Julian De Vries reports on The Nation website that in the US it is possible for someone to be prosecuted for deleting their browser history or other electronic records, even though the individual has no idea they are under any sort of investigation.
The problem lies with the Sarbanes-Oxley Act, which was originally enacted in the wake of the Enron scandal to stop corporations under investigation from shredding or destroying incriminating documents. However, its application has been broadened out by prosecutors to cover situations way beyond its original aims.
One reason why it has been possible to expand its use is that prosecutors do not have to show that an individual deleting material is aware an investigation is underway. As a result anybody even innocently deleting electronic records such as browser history or text messages, could years later be prosecuted for doing so.
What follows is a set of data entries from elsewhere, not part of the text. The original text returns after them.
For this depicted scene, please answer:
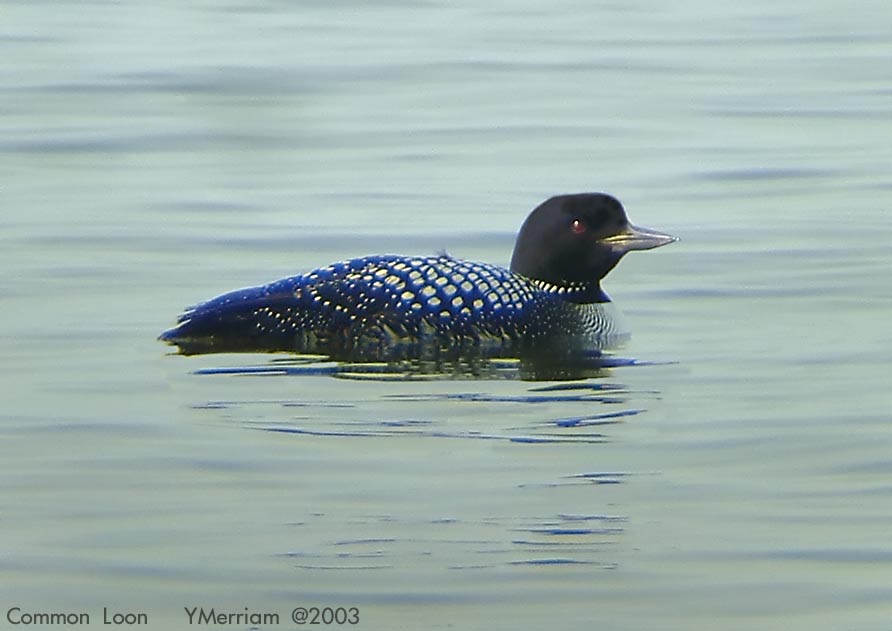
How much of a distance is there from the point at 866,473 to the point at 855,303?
221 cm

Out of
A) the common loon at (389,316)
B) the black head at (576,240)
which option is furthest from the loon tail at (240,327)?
the black head at (576,240)

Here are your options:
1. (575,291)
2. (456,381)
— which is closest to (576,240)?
(575,291)

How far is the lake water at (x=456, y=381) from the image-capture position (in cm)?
490

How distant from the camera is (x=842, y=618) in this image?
4.66 m

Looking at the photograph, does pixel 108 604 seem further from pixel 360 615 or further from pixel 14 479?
pixel 14 479

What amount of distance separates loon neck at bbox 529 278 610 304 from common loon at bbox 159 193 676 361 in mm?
110

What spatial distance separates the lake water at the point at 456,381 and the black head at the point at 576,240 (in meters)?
0.27

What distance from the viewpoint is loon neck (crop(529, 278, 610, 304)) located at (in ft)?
24.9

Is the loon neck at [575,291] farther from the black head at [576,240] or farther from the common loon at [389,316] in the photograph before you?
the common loon at [389,316]

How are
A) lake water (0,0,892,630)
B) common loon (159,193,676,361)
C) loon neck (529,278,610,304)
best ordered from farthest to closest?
1. loon neck (529,278,610,304)
2. common loon (159,193,676,361)
3. lake water (0,0,892,630)

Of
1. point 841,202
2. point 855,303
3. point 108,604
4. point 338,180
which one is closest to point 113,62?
point 338,180

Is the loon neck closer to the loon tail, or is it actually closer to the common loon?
the common loon

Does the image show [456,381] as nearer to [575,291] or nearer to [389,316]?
[389,316]

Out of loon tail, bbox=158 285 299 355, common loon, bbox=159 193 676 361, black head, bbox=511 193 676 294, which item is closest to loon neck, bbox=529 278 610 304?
black head, bbox=511 193 676 294
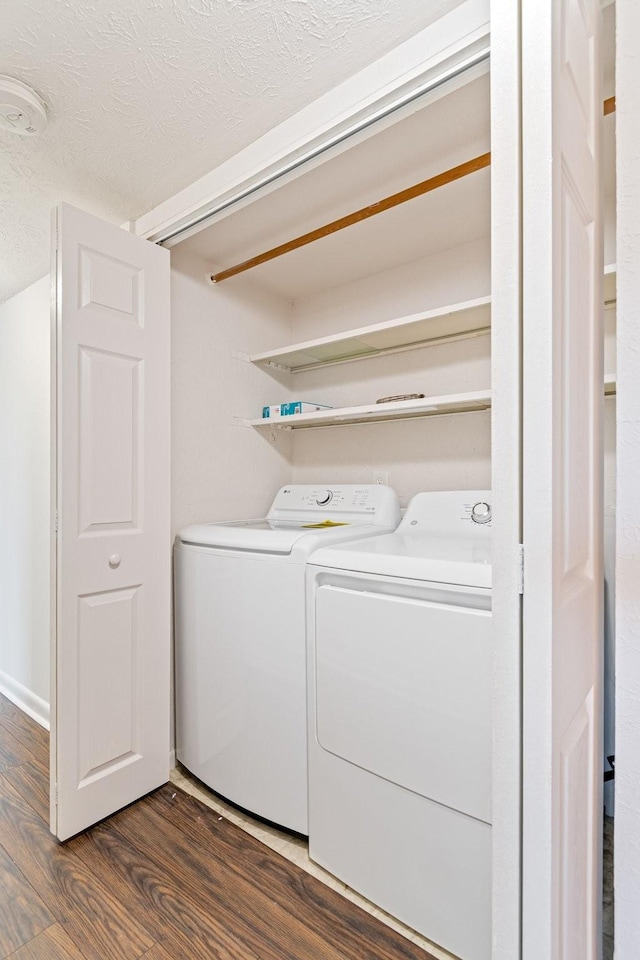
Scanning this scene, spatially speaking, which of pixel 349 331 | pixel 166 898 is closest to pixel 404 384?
pixel 349 331

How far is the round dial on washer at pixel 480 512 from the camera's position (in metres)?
1.84

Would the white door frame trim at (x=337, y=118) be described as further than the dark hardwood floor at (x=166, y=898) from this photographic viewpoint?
No

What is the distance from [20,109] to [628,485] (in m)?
1.86

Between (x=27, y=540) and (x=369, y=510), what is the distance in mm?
1882

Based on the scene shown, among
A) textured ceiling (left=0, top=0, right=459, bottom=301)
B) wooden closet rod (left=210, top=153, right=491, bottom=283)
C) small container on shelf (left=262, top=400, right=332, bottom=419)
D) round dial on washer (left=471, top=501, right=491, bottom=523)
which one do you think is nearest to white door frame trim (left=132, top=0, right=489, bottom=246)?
textured ceiling (left=0, top=0, right=459, bottom=301)

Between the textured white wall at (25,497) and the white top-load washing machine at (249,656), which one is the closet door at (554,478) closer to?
the white top-load washing machine at (249,656)

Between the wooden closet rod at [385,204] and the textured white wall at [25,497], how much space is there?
3.85 feet

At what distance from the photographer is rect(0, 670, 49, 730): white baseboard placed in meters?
2.52

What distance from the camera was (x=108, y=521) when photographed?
179 centimetres

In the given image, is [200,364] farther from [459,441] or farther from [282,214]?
[459,441]

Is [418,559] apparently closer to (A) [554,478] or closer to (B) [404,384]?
(A) [554,478]

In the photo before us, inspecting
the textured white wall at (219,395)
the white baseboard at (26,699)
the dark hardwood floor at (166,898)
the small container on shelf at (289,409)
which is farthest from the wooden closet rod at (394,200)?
the white baseboard at (26,699)

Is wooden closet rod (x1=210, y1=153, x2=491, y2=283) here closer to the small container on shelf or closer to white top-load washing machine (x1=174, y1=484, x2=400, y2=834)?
the small container on shelf

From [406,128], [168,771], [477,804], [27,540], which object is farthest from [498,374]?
[27,540]
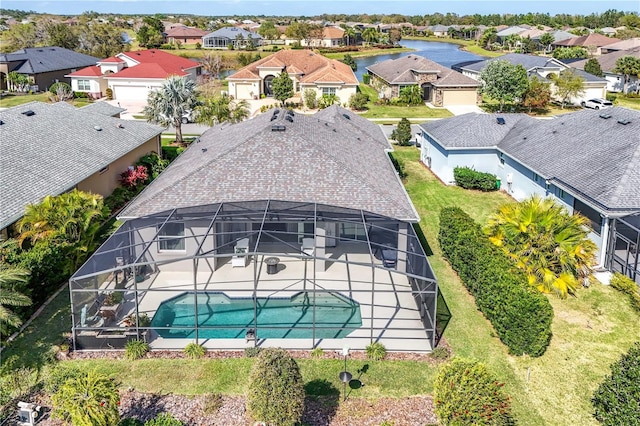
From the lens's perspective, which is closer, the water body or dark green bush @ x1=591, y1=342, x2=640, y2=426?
dark green bush @ x1=591, y1=342, x2=640, y2=426

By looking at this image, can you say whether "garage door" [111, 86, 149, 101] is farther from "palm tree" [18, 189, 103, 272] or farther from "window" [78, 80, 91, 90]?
"palm tree" [18, 189, 103, 272]

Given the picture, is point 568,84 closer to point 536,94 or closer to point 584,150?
point 536,94

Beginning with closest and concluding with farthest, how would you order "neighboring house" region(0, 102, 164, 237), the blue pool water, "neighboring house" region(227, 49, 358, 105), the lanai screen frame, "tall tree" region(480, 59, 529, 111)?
the blue pool water < the lanai screen frame < "neighboring house" region(0, 102, 164, 237) < "tall tree" region(480, 59, 529, 111) < "neighboring house" region(227, 49, 358, 105)

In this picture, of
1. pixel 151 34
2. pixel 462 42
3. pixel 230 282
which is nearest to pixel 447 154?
pixel 230 282

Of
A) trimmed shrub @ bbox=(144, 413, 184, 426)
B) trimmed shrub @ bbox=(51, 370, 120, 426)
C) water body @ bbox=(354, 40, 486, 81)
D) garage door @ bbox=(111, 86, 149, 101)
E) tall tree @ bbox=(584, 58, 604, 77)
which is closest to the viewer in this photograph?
trimmed shrub @ bbox=(51, 370, 120, 426)

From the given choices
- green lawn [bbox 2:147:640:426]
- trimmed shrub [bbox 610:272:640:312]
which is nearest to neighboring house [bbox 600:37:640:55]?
trimmed shrub [bbox 610:272:640:312]

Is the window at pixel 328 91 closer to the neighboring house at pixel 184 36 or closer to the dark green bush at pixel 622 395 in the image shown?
the dark green bush at pixel 622 395

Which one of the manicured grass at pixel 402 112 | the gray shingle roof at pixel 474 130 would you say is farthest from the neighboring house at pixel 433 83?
the gray shingle roof at pixel 474 130
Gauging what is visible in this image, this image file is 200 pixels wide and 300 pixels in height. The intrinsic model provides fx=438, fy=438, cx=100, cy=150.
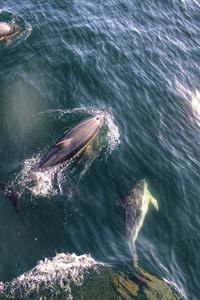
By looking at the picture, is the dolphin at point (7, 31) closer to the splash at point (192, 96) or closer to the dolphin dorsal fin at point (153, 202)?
the splash at point (192, 96)

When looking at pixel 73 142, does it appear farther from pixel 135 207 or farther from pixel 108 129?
pixel 135 207

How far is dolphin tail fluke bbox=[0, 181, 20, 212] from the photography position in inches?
805

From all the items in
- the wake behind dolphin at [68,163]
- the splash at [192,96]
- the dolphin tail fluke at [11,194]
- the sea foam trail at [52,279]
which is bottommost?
the sea foam trail at [52,279]

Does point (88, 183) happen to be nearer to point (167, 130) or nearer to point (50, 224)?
point (50, 224)

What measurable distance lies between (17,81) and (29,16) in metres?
8.67

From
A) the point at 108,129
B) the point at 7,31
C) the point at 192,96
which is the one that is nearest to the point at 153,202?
the point at 108,129

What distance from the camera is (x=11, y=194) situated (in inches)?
813

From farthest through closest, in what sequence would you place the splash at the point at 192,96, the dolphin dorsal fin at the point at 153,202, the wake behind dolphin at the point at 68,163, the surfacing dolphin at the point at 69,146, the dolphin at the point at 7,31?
the splash at the point at 192,96 < the dolphin at the point at 7,31 < the dolphin dorsal fin at the point at 153,202 < the wake behind dolphin at the point at 68,163 < the surfacing dolphin at the point at 69,146

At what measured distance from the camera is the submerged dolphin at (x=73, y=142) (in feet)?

The scenario is not a hypothetical one either, with a number of such cases prosecuted since the act was passed.
Comment from Newsblog Editor:
This type of scenario where the use of a particular piece of legislation is applied in situations way beyond its original aim or purpose is one that we are familiar with in the UK, a good example being the situation with the Regulation of Investigatory Powers Act (RIPA). This act has routinely been expanded beyond its original aims, in particular by councils, to cover situations such as conducting surveillance to ensure children do live in a particular school catchment area.
How this type of abuse of legislation can be stopped is something that politicians, the legal profession and civil liberties campaigners should perhaps start thinking about.